Now he’s dead, and she knows there will be no more men crossing the border from Camelot for tiny little Ealdor in Essetir, no more men to help with the harvest and scare off bandits and serve as a fierce reminder that Arthur never forgot what happened here.
She does not fear hard work, but sleep came easier under the watchful eye of the Knights, and her home felt just a little less empty during those weeks in their company.
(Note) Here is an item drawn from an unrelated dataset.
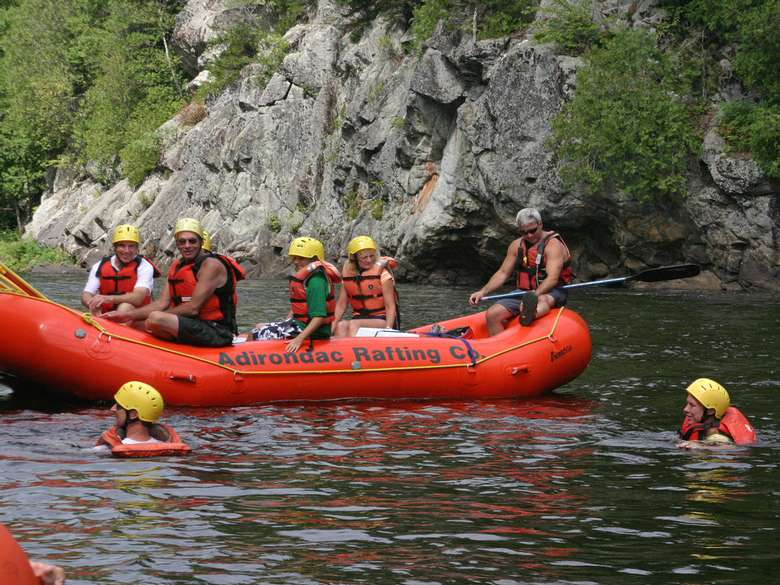 five people in an orange raft and two people in orange life jackets swimming in the water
The next time she glances over at the gate, there’s a lone horse trekking through. Her blood runs cold before she sees him—Hunith would recognize those black curls anywhere.
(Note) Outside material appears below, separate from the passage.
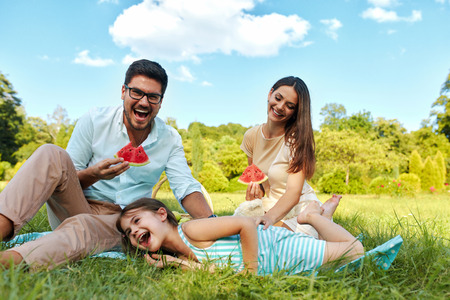 eating fruits: Family In Park. Happy Beautiful Young Parents And Smiling Child Having Fun On Picnic In Park, Kid Eating Fruits. People Relaxing And Spending Time Together Outdoors, In Nature. Relationship Concept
“Merlin?!” she calls, dropping the basket in her hand without a second thought and running to her boy.
He looks terrible. Gaunt and thin, with shadows around his eyes standing out in sharp contrast to pale skin and a haunted expression plain on his face that screams of unbearable pain.
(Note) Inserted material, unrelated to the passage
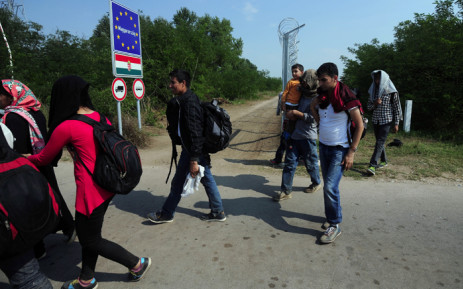 FILE: Migrants cross into Hungary from Serbia next to the 4m tall border fence at the crossing point near the village of Asotthalom. Picture: AFP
“Mother,” he whispers, voice like broken glass, and tears pool in his eyes. “Mother, he’s—“ Merlin cuts off with a choked sound and closes his eyes, letting the tears fall before taking a shuddering breath. “He’s—“
Hunith pulls him into her arms and squeezes, like she can stop the way he trembles all over with power of will alone.
“I want to forget,” he breathes into the hollow of her neck.
“No you don’t,” she says softly, infinitely gentle the way only a mother can be. She knows her son, knows it’s the pain talking and not him. “It’ll get better, Merlin.”
For both their sakes, she tries to believe that with every fiber of her heart.
There’s a vigil. It’s bigger than any in recent memory, drawing citizens from every corner of Camelot despite the harvest and lasting for three dusks until guards order the square cleared.
On the very first day, there is a thick silence in the air. Candles flicker with the whim of the wind, the only source of warmth during the chilly night, but the vigil attendees merely bear the cold with a stoic determination rivaling that of their lost King. The quiet carries a near-tangible weight, like a blanket draped over the Kingdom, a pause between breaths when all is still. Even children, huddled in the skirts of their mothers, dare not disturb it.
The second day, the stories start.
Over and over, the question is asked: What brought you? because they all came for their King, but he touched their lives in very different ways.
There is a farmer whose taxes were forgiven the year his crops fell victim to bandits. The parents of a slain Knight Arthur rode three days to notify and console in person. A little boy, his leg mended over the course of four of Gaius’s medical sessions in the lower town. The son of a Mercian Knight spared in a tournament, the tip of the then-Prince’s blade having been a hair’s width from his neck before being cast aside into the sand. Two serving girls, whose master beat them for misbehavior until a letter arrived stripping him of all wealth and titles.
A widowed seamstress with four kids, each of them holding a little candle, who fed her family off an annual commission for magisterial robes (as an active Knight, the King did not actually wear or need courtly garments other than chainmail, but he requested a new robe each year nonetheless). An elderly man with a limp, spared from a 40-lash sentence for stealing bread back in the days when Uther was too blind with anger to notice whether his judgments were carried out by the Prince or not.
Their voices are strong when they speak, bold—proud of a King who was brave and just and wholly dedicated to his people until his last breath.
When the vigil ends, the candles are lined in neat rows along the corridors of the citadel and around the square. Merlin keeps them alight for a fortnight, neither wind nor rain nor trivialities such as the melting of the wax enough to extinguish them over the power of his magic. The Miracle of the Candles is hailed as a reminder that light can be found among the very darkest of days.
So even as Camelot mourns for the King robbed away too soon, she whispers of stories that one day he will return again.